According to CO2Bioclean board member Glass, the starting material for the production of the 40-gram disc was approximately 100 grams of carbon dioxide. “The manufacturing process binds more CO2 than the product ultimately weighs.”

The greenhouse gas is fed to bacteria in the startup’s facility, which convert it into the polymer PHA. A process that also occurs in nature. Although the PHA still had to be shaped into a frisbee, according to Glaß, this was done in a 3D printer powered by green electricity, making it virtually climate-neutral. The frisbee is being touted by the toy company as the “world’s first toy made from CO₂”. Manufacturer Bioplay, a company in which Glass is also active, has advertised the product. It is scheduled to be released at the end of the month, but initially only in a very limited run of 100 units.

Less high-profile, but more promising in the long term, are other applications: CO2Bioclean’s PHA powder can be processed into films and thus also used for biodegradable packaging. The material is already being tested in the form of tree sleeves, which have been used for a year to protect seedlings in a forest in Bavaria. The idea: When the young trees grow and eventually burst the sleeves, the remaining pieces should gradually decompose.

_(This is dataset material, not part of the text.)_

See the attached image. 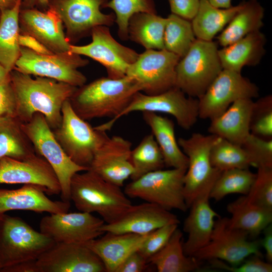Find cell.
<instances>
[{"instance_id": "2e32d148", "label": "cell", "mask_w": 272, "mask_h": 272, "mask_svg": "<svg viewBox=\"0 0 272 272\" xmlns=\"http://www.w3.org/2000/svg\"><path fill=\"white\" fill-rule=\"evenodd\" d=\"M91 35V43L85 45L71 44L70 51L101 63L106 69L109 78L125 77L128 67L135 61L139 54L118 42L111 35L108 26L94 27Z\"/></svg>"}, {"instance_id": "44dd1931", "label": "cell", "mask_w": 272, "mask_h": 272, "mask_svg": "<svg viewBox=\"0 0 272 272\" xmlns=\"http://www.w3.org/2000/svg\"><path fill=\"white\" fill-rule=\"evenodd\" d=\"M19 21L20 33L33 36L53 53L70 51L63 23L53 9H20Z\"/></svg>"}, {"instance_id": "f907efd6", "label": "cell", "mask_w": 272, "mask_h": 272, "mask_svg": "<svg viewBox=\"0 0 272 272\" xmlns=\"http://www.w3.org/2000/svg\"><path fill=\"white\" fill-rule=\"evenodd\" d=\"M263 237L260 242L264 251L266 261L272 262V225L267 226L262 231Z\"/></svg>"}, {"instance_id": "5bb4252c", "label": "cell", "mask_w": 272, "mask_h": 272, "mask_svg": "<svg viewBox=\"0 0 272 272\" xmlns=\"http://www.w3.org/2000/svg\"><path fill=\"white\" fill-rule=\"evenodd\" d=\"M180 59L165 49H146L129 65L126 76L138 82L145 94H159L175 87V69Z\"/></svg>"}, {"instance_id": "30bf717a", "label": "cell", "mask_w": 272, "mask_h": 272, "mask_svg": "<svg viewBox=\"0 0 272 272\" xmlns=\"http://www.w3.org/2000/svg\"><path fill=\"white\" fill-rule=\"evenodd\" d=\"M88 63V59L70 51L44 54L21 47V54L14 69L25 74L48 78L79 87L86 83L87 78L79 69Z\"/></svg>"}, {"instance_id": "7c38bea8", "label": "cell", "mask_w": 272, "mask_h": 272, "mask_svg": "<svg viewBox=\"0 0 272 272\" xmlns=\"http://www.w3.org/2000/svg\"><path fill=\"white\" fill-rule=\"evenodd\" d=\"M259 96L258 87L241 73L223 69L198 100V117L212 120L236 101Z\"/></svg>"}, {"instance_id": "b9f144b4", "label": "cell", "mask_w": 272, "mask_h": 272, "mask_svg": "<svg viewBox=\"0 0 272 272\" xmlns=\"http://www.w3.org/2000/svg\"><path fill=\"white\" fill-rule=\"evenodd\" d=\"M251 166L272 168V140H265L250 133L241 146Z\"/></svg>"}, {"instance_id": "3957f363", "label": "cell", "mask_w": 272, "mask_h": 272, "mask_svg": "<svg viewBox=\"0 0 272 272\" xmlns=\"http://www.w3.org/2000/svg\"><path fill=\"white\" fill-rule=\"evenodd\" d=\"M70 196V200L80 212L97 213L107 224L119 220L132 206L120 187L106 181L90 169L73 176Z\"/></svg>"}, {"instance_id": "603a6c76", "label": "cell", "mask_w": 272, "mask_h": 272, "mask_svg": "<svg viewBox=\"0 0 272 272\" xmlns=\"http://www.w3.org/2000/svg\"><path fill=\"white\" fill-rule=\"evenodd\" d=\"M177 217L157 205L145 202L132 205L129 210L115 222L105 223L102 231L113 233L147 235L170 224H179Z\"/></svg>"}, {"instance_id": "4dcf8cb0", "label": "cell", "mask_w": 272, "mask_h": 272, "mask_svg": "<svg viewBox=\"0 0 272 272\" xmlns=\"http://www.w3.org/2000/svg\"><path fill=\"white\" fill-rule=\"evenodd\" d=\"M264 10L258 0L243 1L241 8L217 37L223 47L258 31L263 26Z\"/></svg>"}, {"instance_id": "8fae6325", "label": "cell", "mask_w": 272, "mask_h": 272, "mask_svg": "<svg viewBox=\"0 0 272 272\" xmlns=\"http://www.w3.org/2000/svg\"><path fill=\"white\" fill-rule=\"evenodd\" d=\"M218 137L193 133L188 138H179L178 145L188 160L184 176L183 192L188 208L196 195L208 186L214 184L222 171L211 164V149Z\"/></svg>"}, {"instance_id": "f546056e", "label": "cell", "mask_w": 272, "mask_h": 272, "mask_svg": "<svg viewBox=\"0 0 272 272\" xmlns=\"http://www.w3.org/2000/svg\"><path fill=\"white\" fill-rule=\"evenodd\" d=\"M183 234L178 228L165 245L150 257L148 263L159 272H190L200 269L201 262L187 256L183 248Z\"/></svg>"}, {"instance_id": "9a60e30c", "label": "cell", "mask_w": 272, "mask_h": 272, "mask_svg": "<svg viewBox=\"0 0 272 272\" xmlns=\"http://www.w3.org/2000/svg\"><path fill=\"white\" fill-rule=\"evenodd\" d=\"M134 111L161 112L174 116L179 126L185 130L190 129L198 117V100L186 96L176 87L162 93L149 95L141 91L133 96L128 105L116 118Z\"/></svg>"}, {"instance_id": "7a4b0ae2", "label": "cell", "mask_w": 272, "mask_h": 272, "mask_svg": "<svg viewBox=\"0 0 272 272\" xmlns=\"http://www.w3.org/2000/svg\"><path fill=\"white\" fill-rule=\"evenodd\" d=\"M10 80L17 101L16 116L22 123L40 113L52 130L60 126L62 105L78 87L46 77L34 79L15 69L10 72Z\"/></svg>"}, {"instance_id": "5b68a950", "label": "cell", "mask_w": 272, "mask_h": 272, "mask_svg": "<svg viewBox=\"0 0 272 272\" xmlns=\"http://www.w3.org/2000/svg\"><path fill=\"white\" fill-rule=\"evenodd\" d=\"M55 243L20 217L0 215V270L36 260Z\"/></svg>"}, {"instance_id": "ffe728a7", "label": "cell", "mask_w": 272, "mask_h": 272, "mask_svg": "<svg viewBox=\"0 0 272 272\" xmlns=\"http://www.w3.org/2000/svg\"><path fill=\"white\" fill-rule=\"evenodd\" d=\"M131 143L121 137H108L95 152L89 169L119 187L131 176Z\"/></svg>"}, {"instance_id": "83f0119b", "label": "cell", "mask_w": 272, "mask_h": 272, "mask_svg": "<svg viewBox=\"0 0 272 272\" xmlns=\"http://www.w3.org/2000/svg\"><path fill=\"white\" fill-rule=\"evenodd\" d=\"M143 117L159 147L165 166L186 170L188 158L180 149L176 139L173 121L152 112H143Z\"/></svg>"}, {"instance_id": "d4e9b609", "label": "cell", "mask_w": 272, "mask_h": 272, "mask_svg": "<svg viewBox=\"0 0 272 272\" xmlns=\"http://www.w3.org/2000/svg\"><path fill=\"white\" fill-rule=\"evenodd\" d=\"M254 101L239 99L219 116L211 120L208 128L212 134L242 146L250 134V122Z\"/></svg>"}, {"instance_id": "ba28073f", "label": "cell", "mask_w": 272, "mask_h": 272, "mask_svg": "<svg viewBox=\"0 0 272 272\" xmlns=\"http://www.w3.org/2000/svg\"><path fill=\"white\" fill-rule=\"evenodd\" d=\"M186 171L171 168L150 172L127 184L124 192L129 197L143 199L168 211L186 212L188 208L183 192Z\"/></svg>"}, {"instance_id": "52a82bcc", "label": "cell", "mask_w": 272, "mask_h": 272, "mask_svg": "<svg viewBox=\"0 0 272 272\" xmlns=\"http://www.w3.org/2000/svg\"><path fill=\"white\" fill-rule=\"evenodd\" d=\"M22 127L36 154L45 159L54 171L60 185L61 200L70 201L72 178L89 169L77 165L69 157L41 113H36L30 121L22 123Z\"/></svg>"}, {"instance_id": "9c48e42d", "label": "cell", "mask_w": 272, "mask_h": 272, "mask_svg": "<svg viewBox=\"0 0 272 272\" xmlns=\"http://www.w3.org/2000/svg\"><path fill=\"white\" fill-rule=\"evenodd\" d=\"M248 234L230 226L229 218L215 220L209 242L192 256L199 261L219 259L231 265H237L251 255L262 257L260 242L250 240Z\"/></svg>"}, {"instance_id": "9f6ffc18", "label": "cell", "mask_w": 272, "mask_h": 272, "mask_svg": "<svg viewBox=\"0 0 272 272\" xmlns=\"http://www.w3.org/2000/svg\"><path fill=\"white\" fill-rule=\"evenodd\" d=\"M10 81V73H9L0 63V83Z\"/></svg>"}, {"instance_id": "816d5d0a", "label": "cell", "mask_w": 272, "mask_h": 272, "mask_svg": "<svg viewBox=\"0 0 272 272\" xmlns=\"http://www.w3.org/2000/svg\"><path fill=\"white\" fill-rule=\"evenodd\" d=\"M36 260H29L20 262L4 268L0 272H38Z\"/></svg>"}, {"instance_id": "484cf974", "label": "cell", "mask_w": 272, "mask_h": 272, "mask_svg": "<svg viewBox=\"0 0 272 272\" xmlns=\"http://www.w3.org/2000/svg\"><path fill=\"white\" fill-rule=\"evenodd\" d=\"M100 238L86 243L103 262L106 271L114 272L130 254L137 250L148 234L105 232Z\"/></svg>"}, {"instance_id": "ab89813d", "label": "cell", "mask_w": 272, "mask_h": 272, "mask_svg": "<svg viewBox=\"0 0 272 272\" xmlns=\"http://www.w3.org/2000/svg\"><path fill=\"white\" fill-rule=\"evenodd\" d=\"M102 8H110L114 11L118 34L123 40L128 39V22L132 15L138 13L157 14L154 0H110Z\"/></svg>"}, {"instance_id": "f6af8a7d", "label": "cell", "mask_w": 272, "mask_h": 272, "mask_svg": "<svg viewBox=\"0 0 272 272\" xmlns=\"http://www.w3.org/2000/svg\"><path fill=\"white\" fill-rule=\"evenodd\" d=\"M213 268L222 269L230 272H271V263L265 262L261 257L253 255L237 265H231L221 260L214 259L208 260Z\"/></svg>"}, {"instance_id": "ee69618b", "label": "cell", "mask_w": 272, "mask_h": 272, "mask_svg": "<svg viewBox=\"0 0 272 272\" xmlns=\"http://www.w3.org/2000/svg\"><path fill=\"white\" fill-rule=\"evenodd\" d=\"M178 226L167 224L149 233L138 251L148 260L165 245Z\"/></svg>"}, {"instance_id": "277c9868", "label": "cell", "mask_w": 272, "mask_h": 272, "mask_svg": "<svg viewBox=\"0 0 272 272\" xmlns=\"http://www.w3.org/2000/svg\"><path fill=\"white\" fill-rule=\"evenodd\" d=\"M218 46L197 39L175 69V87L186 95L199 99L223 70Z\"/></svg>"}, {"instance_id": "4fadbf2b", "label": "cell", "mask_w": 272, "mask_h": 272, "mask_svg": "<svg viewBox=\"0 0 272 272\" xmlns=\"http://www.w3.org/2000/svg\"><path fill=\"white\" fill-rule=\"evenodd\" d=\"M108 0H49V8L55 11L65 28L71 44L91 35L98 26H111L115 21L113 13H103L100 9Z\"/></svg>"}, {"instance_id": "bcb514c9", "label": "cell", "mask_w": 272, "mask_h": 272, "mask_svg": "<svg viewBox=\"0 0 272 272\" xmlns=\"http://www.w3.org/2000/svg\"><path fill=\"white\" fill-rule=\"evenodd\" d=\"M16 98L11 80L0 83V117L6 115L16 116Z\"/></svg>"}, {"instance_id": "8d00e7d4", "label": "cell", "mask_w": 272, "mask_h": 272, "mask_svg": "<svg viewBox=\"0 0 272 272\" xmlns=\"http://www.w3.org/2000/svg\"><path fill=\"white\" fill-rule=\"evenodd\" d=\"M133 172L130 178L135 180L150 172L165 167L159 147L152 134L146 135L130 154Z\"/></svg>"}, {"instance_id": "e575fe53", "label": "cell", "mask_w": 272, "mask_h": 272, "mask_svg": "<svg viewBox=\"0 0 272 272\" xmlns=\"http://www.w3.org/2000/svg\"><path fill=\"white\" fill-rule=\"evenodd\" d=\"M22 123L16 116L0 117V160L3 157L24 160L37 154Z\"/></svg>"}, {"instance_id": "1f68e13d", "label": "cell", "mask_w": 272, "mask_h": 272, "mask_svg": "<svg viewBox=\"0 0 272 272\" xmlns=\"http://www.w3.org/2000/svg\"><path fill=\"white\" fill-rule=\"evenodd\" d=\"M22 0L10 9L1 10L0 16V63L9 72L14 70L21 54L19 16Z\"/></svg>"}, {"instance_id": "e0dca14e", "label": "cell", "mask_w": 272, "mask_h": 272, "mask_svg": "<svg viewBox=\"0 0 272 272\" xmlns=\"http://www.w3.org/2000/svg\"><path fill=\"white\" fill-rule=\"evenodd\" d=\"M105 222L86 212L50 214L39 223L40 232L55 243L86 244L104 234Z\"/></svg>"}, {"instance_id": "8992f818", "label": "cell", "mask_w": 272, "mask_h": 272, "mask_svg": "<svg viewBox=\"0 0 272 272\" xmlns=\"http://www.w3.org/2000/svg\"><path fill=\"white\" fill-rule=\"evenodd\" d=\"M61 116L60 126L52 130L56 140L74 163L89 169L95 152L108 135L80 117L69 99L62 105Z\"/></svg>"}, {"instance_id": "60d3db41", "label": "cell", "mask_w": 272, "mask_h": 272, "mask_svg": "<svg viewBox=\"0 0 272 272\" xmlns=\"http://www.w3.org/2000/svg\"><path fill=\"white\" fill-rule=\"evenodd\" d=\"M250 132L258 137L272 140V96H265L254 102Z\"/></svg>"}, {"instance_id": "74e56055", "label": "cell", "mask_w": 272, "mask_h": 272, "mask_svg": "<svg viewBox=\"0 0 272 272\" xmlns=\"http://www.w3.org/2000/svg\"><path fill=\"white\" fill-rule=\"evenodd\" d=\"M256 173L249 168H235L222 171L210 191V198L219 201L227 195L247 194L255 179Z\"/></svg>"}, {"instance_id": "4316f807", "label": "cell", "mask_w": 272, "mask_h": 272, "mask_svg": "<svg viewBox=\"0 0 272 272\" xmlns=\"http://www.w3.org/2000/svg\"><path fill=\"white\" fill-rule=\"evenodd\" d=\"M266 37L260 30L218 50L223 69L241 73L245 66H255L265 53Z\"/></svg>"}, {"instance_id": "ac0fdd59", "label": "cell", "mask_w": 272, "mask_h": 272, "mask_svg": "<svg viewBox=\"0 0 272 272\" xmlns=\"http://www.w3.org/2000/svg\"><path fill=\"white\" fill-rule=\"evenodd\" d=\"M38 272H105V266L86 244L55 243L36 259Z\"/></svg>"}, {"instance_id": "6f0895ef", "label": "cell", "mask_w": 272, "mask_h": 272, "mask_svg": "<svg viewBox=\"0 0 272 272\" xmlns=\"http://www.w3.org/2000/svg\"><path fill=\"white\" fill-rule=\"evenodd\" d=\"M1 10L0 9V16H1Z\"/></svg>"}, {"instance_id": "836d02e7", "label": "cell", "mask_w": 272, "mask_h": 272, "mask_svg": "<svg viewBox=\"0 0 272 272\" xmlns=\"http://www.w3.org/2000/svg\"><path fill=\"white\" fill-rule=\"evenodd\" d=\"M166 18L157 14L138 13L128 22V39L146 49H165L164 32Z\"/></svg>"}, {"instance_id": "db71d44e", "label": "cell", "mask_w": 272, "mask_h": 272, "mask_svg": "<svg viewBox=\"0 0 272 272\" xmlns=\"http://www.w3.org/2000/svg\"><path fill=\"white\" fill-rule=\"evenodd\" d=\"M209 2L213 6L218 8L228 9L232 7V0H209Z\"/></svg>"}, {"instance_id": "c3c4849f", "label": "cell", "mask_w": 272, "mask_h": 272, "mask_svg": "<svg viewBox=\"0 0 272 272\" xmlns=\"http://www.w3.org/2000/svg\"><path fill=\"white\" fill-rule=\"evenodd\" d=\"M148 263L147 259L137 250L128 255L114 272H142L146 268Z\"/></svg>"}, {"instance_id": "f35d334b", "label": "cell", "mask_w": 272, "mask_h": 272, "mask_svg": "<svg viewBox=\"0 0 272 272\" xmlns=\"http://www.w3.org/2000/svg\"><path fill=\"white\" fill-rule=\"evenodd\" d=\"M210 158L212 166L221 171L235 168L247 169L251 166L247 155L241 146L219 137L211 149Z\"/></svg>"}, {"instance_id": "11a10c76", "label": "cell", "mask_w": 272, "mask_h": 272, "mask_svg": "<svg viewBox=\"0 0 272 272\" xmlns=\"http://www.w3.org/2000/svg\"><path fill=\"white\" fill-rule=\"evenodd\" d=\"M19 0H0V9H10L13 8Z\"/></svg>"}, {"instance_id": "d6986e66", "label": "cell", "mask_w": 272, "mask_h": 272, "mask_svg": "<svg viewBox=\"0 0 272 272\" xmlns=\"http://www.w3.org/2000/svg\"><path fill=\"white\" fill-rule=\"evenodd\" d=\"M32 184L49 195L60 194L57 176L46 160L36 154L24 160L3 157L0 160V184Z\"/></svg>"}, {"instance_id": "d6a6232c", "label": "cell", "mask_w": 272, "mask_h": 272, "mask_svg": "<svg viewBox=\"0 0 272 272\" xmlns=\"http://www.w3.org/2000/svg\"><path fill=\"white\" fill-rule=\"evenodd\" d=\"M243 4V2L228 9H221L213 6L209 0H199L198 11L191 21L196 38L212 41L241 8Z\"/></svg>"}, {"instance_id": "681fc988", "label": "cell", "mask_w": 272, "mask_h": 272, "mask_svg": "<svg viewBox=\"0 0 272 272\" xmlns=\"http://www.w3.org/2000/svg\"><path fill=\"white\" fill-rule=\"evenodd\" d=\"M19 43L21 47L27 48L38 53L53 54L38 40L28 34L20 33L19 36Z\"/></svg>"}, {"instance_id": "7bdbcfd3", "label": "cell", "mask_w": 272, "mask_h": 272, "mask_svg": "<svg viewBox=\"0 0 272 272\" xmlns=\"http://www.w3.org/2000/svg\"><path fill=\"white\" fill-rule=\"evenodd\" d=\"M252 202L272 210V168H258L247 194Z\"/></svg>"}, {"instance_id": "7402d4cb", "label": "cell", "mask_w": 272, "mask_h": 272, "mask_svg": "<svg viewBox=\"0 0 272 272\" xmlns=\"http://www.w3.org/2000/svg\"><path fill=\"white\" fill-rule=\"evenodd\" d=\"M213 184L200 191L193 200L189 208V215L184 221L183 231L187 238L183 243L184 253L192 256L209 241L216 218L220 216L211 207L210 191Z\"/></svg>"}, {"instance_id": "f5cc1de1", "label": "cell", "mask_w": 272, "mask_h": 272, "mask_svg": "<svg viewBox=\"0 0 272 272\" xmlns=\"http://www.w3.org/2000/svg\"><path fill=\"white\" fill-rule=\"evenodd\" d=\"M32 8L46 11L49 9V0H22L21 9Z\"/></svg>"}, {"instance_id": "f1b7e54d", "label": "cell", "mask_w": 272, "mask_h": 272, "mask_svg": "<svg viewBox=\"0 0 272 272\" xmlns=\"http://www.w3.org/2000/svg\"><path fill=\"white\" fill-rule=\"evenodd\" d=\"M227 210L231 215L230 226L246 232L250 237H257L272 223V210L252 202L246 195L229 203Z\"/></svg>"}, {"instance_id": "7dc6e473", "label": "cell", "mask_w": 272, "mask_h": 272, "mask_svg": "<svg viewBox=\"0 0 272 272\" xmlns=\"http://www.w3.org/2000/svg\"><path fill=\"white\" fill-rule=\"evenodd\" d=\"M172 14L189 21L195 16L199 0H168Z\"/></svg>"}, {"instance_id": "d590c367", "label": "cell", "mask_w": 272, "mask_h": 272, "mask_svg": "<svg viewBox=\"0 0 272 272\" xmlns=\"http://www.w3.org/2000/svg\"><path fill=\"white\" fill-rule=\"evenodd\" d=\"M196 39L190 21L172 13L166 18L163 38L165 50L181 58Z\"/></svg>"}, {"instance_id": "6da1fadb", "label": "cell", "mask_w": 272, "mask_h": 272, "mask_svg": "<svg viewBox=\"0 0 272 272\" xmlns=\"http://www.w3.org/2000/svg\"><path fill=\"white\" fill-rule=\"evenodd\" d=\"M142 90L138 82L126 76L117 79L102 77L78 87L69 101L75 112L85 120L111 118L109 121L95 127L106 131L112 128L133 95Z\"/></svg>"}, {"instance_id": "cb8c5ba5", "label": "cell", "mask_w": 272, "mask_h": 272, "mask_svg": "<svg viewBox=\"0 0 272 272\" xmlns=\"http://www.w3.org/2000/svg\"><path fill=\"white\" fill-rule=\"evenodd\" d=\"M70 201L52 200L41 187L24 184L15 189H0V215L10 211H29L38 213L68 212Z\"/></svg>"}]
</instances>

For the construction of the pilot plant, CO2Bioclean received financial support from, among others, the state of Hesse, the EU, and the Austrian company Ghazan Commodities. According to Fantinel, a new financing round is planned for January, with the company hoping to raise eight million euros from investors. The CO2Bioclean team consists of around ten people, and the plant in Höchst is currently being expanded.